▶ _WHAT TO PRODUCE_: Transcribe, word for word and without additions, each line below from the one containing "8. Single Family" through the one containing "Tiny House Loft, Tyni", both ends included.

▶ _INPUT FOR THIS TASK_:
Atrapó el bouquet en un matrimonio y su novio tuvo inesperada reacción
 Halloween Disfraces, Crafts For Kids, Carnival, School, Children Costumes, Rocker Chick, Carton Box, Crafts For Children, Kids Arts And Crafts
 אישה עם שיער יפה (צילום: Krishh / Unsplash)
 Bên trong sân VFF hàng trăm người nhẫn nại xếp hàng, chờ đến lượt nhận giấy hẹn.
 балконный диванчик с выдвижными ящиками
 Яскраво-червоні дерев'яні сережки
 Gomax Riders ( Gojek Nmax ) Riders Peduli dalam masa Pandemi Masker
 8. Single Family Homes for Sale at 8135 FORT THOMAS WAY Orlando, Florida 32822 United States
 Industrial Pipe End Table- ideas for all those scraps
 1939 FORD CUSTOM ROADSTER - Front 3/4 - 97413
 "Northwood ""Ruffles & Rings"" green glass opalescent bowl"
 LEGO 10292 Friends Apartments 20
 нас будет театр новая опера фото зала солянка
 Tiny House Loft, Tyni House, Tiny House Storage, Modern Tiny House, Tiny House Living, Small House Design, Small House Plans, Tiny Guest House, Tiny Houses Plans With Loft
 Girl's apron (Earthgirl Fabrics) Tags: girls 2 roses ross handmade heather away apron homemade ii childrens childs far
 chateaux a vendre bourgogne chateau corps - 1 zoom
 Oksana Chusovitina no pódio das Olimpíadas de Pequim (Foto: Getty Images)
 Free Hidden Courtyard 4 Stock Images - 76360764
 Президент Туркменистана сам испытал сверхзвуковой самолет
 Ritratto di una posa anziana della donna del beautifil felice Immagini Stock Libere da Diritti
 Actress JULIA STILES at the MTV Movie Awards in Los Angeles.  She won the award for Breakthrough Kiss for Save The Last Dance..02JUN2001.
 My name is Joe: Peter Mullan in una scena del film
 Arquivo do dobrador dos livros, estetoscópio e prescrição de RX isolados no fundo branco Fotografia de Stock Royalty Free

▶ _RESULT_:
 8. Single Family Homes for Sale at 8135 FORT THOMAS WAY Orlando, Florida 32822 United States
 Industrial Pipe End Table- ideas for all those scraps
 1939 FORD CUSTOM ROADSTER - Front 3/4 - 97413
 "Northwood ""Ruffles & Rings"" green glass opalescent bowl"
 LEGO 10292 Friends Apartments 20
 нас будет театр новая опера фото зала солянка
 Tiny House Loft, Tyni House, Tiny House Storage, Modern Tiny House, Tiny House Living, Small House Design, Small House Plans, Tiny Guest House, Tiny Houses Plans With Loft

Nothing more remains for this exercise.